Problem details —
Output the data exactly, with every line intact.
* START *
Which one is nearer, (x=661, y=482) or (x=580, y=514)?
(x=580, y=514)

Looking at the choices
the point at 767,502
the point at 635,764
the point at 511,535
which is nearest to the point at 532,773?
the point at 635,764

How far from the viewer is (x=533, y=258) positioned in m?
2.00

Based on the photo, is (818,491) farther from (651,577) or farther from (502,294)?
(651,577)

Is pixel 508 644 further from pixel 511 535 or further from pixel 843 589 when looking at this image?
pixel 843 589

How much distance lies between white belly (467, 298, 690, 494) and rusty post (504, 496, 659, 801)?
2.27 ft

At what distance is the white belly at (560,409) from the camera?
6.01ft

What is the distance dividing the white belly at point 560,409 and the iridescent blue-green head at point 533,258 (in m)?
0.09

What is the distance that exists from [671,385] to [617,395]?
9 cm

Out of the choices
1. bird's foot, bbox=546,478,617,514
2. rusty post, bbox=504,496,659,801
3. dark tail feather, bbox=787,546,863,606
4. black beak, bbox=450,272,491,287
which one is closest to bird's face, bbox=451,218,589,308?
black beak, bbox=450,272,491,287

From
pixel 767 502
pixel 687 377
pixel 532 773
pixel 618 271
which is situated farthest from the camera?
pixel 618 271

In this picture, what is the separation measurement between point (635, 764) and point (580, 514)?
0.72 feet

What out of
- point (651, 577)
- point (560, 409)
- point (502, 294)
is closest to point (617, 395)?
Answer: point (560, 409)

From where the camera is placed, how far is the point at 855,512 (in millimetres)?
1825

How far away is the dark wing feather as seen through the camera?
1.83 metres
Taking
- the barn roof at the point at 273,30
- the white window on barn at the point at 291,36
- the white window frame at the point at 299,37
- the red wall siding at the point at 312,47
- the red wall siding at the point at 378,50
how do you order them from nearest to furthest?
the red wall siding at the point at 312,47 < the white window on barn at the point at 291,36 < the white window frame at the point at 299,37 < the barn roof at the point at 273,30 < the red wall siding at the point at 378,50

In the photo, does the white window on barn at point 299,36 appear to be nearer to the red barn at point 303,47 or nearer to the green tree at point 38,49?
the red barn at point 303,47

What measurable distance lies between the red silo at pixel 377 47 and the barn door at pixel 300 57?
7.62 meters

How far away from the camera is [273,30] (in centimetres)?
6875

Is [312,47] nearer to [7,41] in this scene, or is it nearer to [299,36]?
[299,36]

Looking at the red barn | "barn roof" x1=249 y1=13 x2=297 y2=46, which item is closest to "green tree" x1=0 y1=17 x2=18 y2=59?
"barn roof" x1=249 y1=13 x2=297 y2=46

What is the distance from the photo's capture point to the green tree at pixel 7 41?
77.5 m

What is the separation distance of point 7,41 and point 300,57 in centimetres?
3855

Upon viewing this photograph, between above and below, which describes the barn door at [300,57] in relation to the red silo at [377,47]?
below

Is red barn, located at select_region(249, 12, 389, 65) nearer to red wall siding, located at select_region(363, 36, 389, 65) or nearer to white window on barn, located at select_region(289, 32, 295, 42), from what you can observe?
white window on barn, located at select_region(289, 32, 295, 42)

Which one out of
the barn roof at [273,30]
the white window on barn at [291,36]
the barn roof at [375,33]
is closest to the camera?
* END *
Solution for this exercise —
Which one is nearer, (x=661, y=482) or (x=580, y=514)?
(x=580, y=514)

Looking at the choices
the point at 767,502
the point at 635,764
the point at 511,535
which is nearest to the point at 532,773?
the point at 635,764

How far from the viewer is (x=533, y=258) positioned in m?
2.00

Based on the photo, is (818,491) farther from (651,577) or farther from (502,294)?
(651,577)

Is pixel 508 644 further from pixel 511 535 or further from pixel 843 589 when looking at this image?
pixel 843 589

How much distance lies between white belly (467, 298, 690, 494) and rusty post (504, 496, 659, 801)?
2.27 ft

At what distance is the white belly at (560,409) from the camera?
6.01ft

What is the distance dividing the white belly at point 560,409 and the iridescent blue-green head at point 533,258 (in m)?
0.09

What is the distance that exists from [671,385] to [617,395]?
9 cm

Out of the choices
1. bird's foot, bbox=546,478,617,514
2. rusty post, bbox=504,496,659,801
3. dark tail feather, bbox=787,546,863,606
4. black beak, bbox=450,272,491,287
which one is closest to bird's face, bbox=451,218,589,308?
black beak, bbox=450,272,491,287

From
pixel 767 502
pixel 687 377
pixel 532 773
pixel 618 271
which is situated farthest from the camera?
pixel 618 271

In this picture, what is the separation measurement between point (635, 764) and point (580, 514)?
0.72 feet

What out of
- point (651, 577)
- point (560, 409)
- point (502, 294)
is closest to point (617, 395)?
Answer: point (560, 409)

From where the camera is placed, how far is the point at 855,512 (in millimetres)?
1825

How far away is the dark wing feather as seen through the camera?
1.83 metres
Taking
- the barn roof at the point at 273,30
- the white window on barn at the point at 291,36
- the white window frame at the point at 299,37
- the red wall siding at the point at 312,47
- the red wall siding at the point at 378,50
how do you order them from nearest to furthest?
the red wall siding at the point at 312,47 < the white window on barn at the point at 291,36 < the white window frame at the point at 299,37 < the barn roof at the point at 273,30 < the red wall siding at the point at 378,50

In the photo, does the white window on barn at point 299,36 appear to be nearer to the red barn at point 303,47 or nearer to the green tree at point 38,49?
the red barn at point 303,47

What measurable distance lies between the red silo at pixel 377 47 and the barn door at pixel 300 57?
7.62 meters

How far away from the camera is [273,30] (in centimetres)?
6875

Is [312,47] nearer to [7,41] in this scene, or is it nearer to [299,36]?
[299,36]

Looking at the red barn | "barn roof" x1=249 y1=13 x2=297 y2=46, which item is closest to "green tree" x1=0 y1=17 x2=18 y2=59?
"barn roof" x1=249 y1=13 x2=297 y2=46

What is the distance from the photo's capture point to the green tree at pixel 7 41?
77.5 m

What is the separation distance of point 7,41 and point 300,57 in centimetres?
3855

Upon viewing this photograph, between above and below, which describes the barn door at [300,57] in relation to the red silo at [377,47]?
below

Is red barn, located at select_region(249, 12, 389, 65) nearer to red wall siding, located at select_region(363, 36, 389, 65) or nearer to white window on barn, located at select_region(289, 32, 295, 42), from what you can observe?
white window on barn, located at select_region(289, 32, 295, 42)

Which one out of
the barn roof at [273,30]
the white window on barn at [291,36]
the barn roof at [375,33]
is closest to the camera?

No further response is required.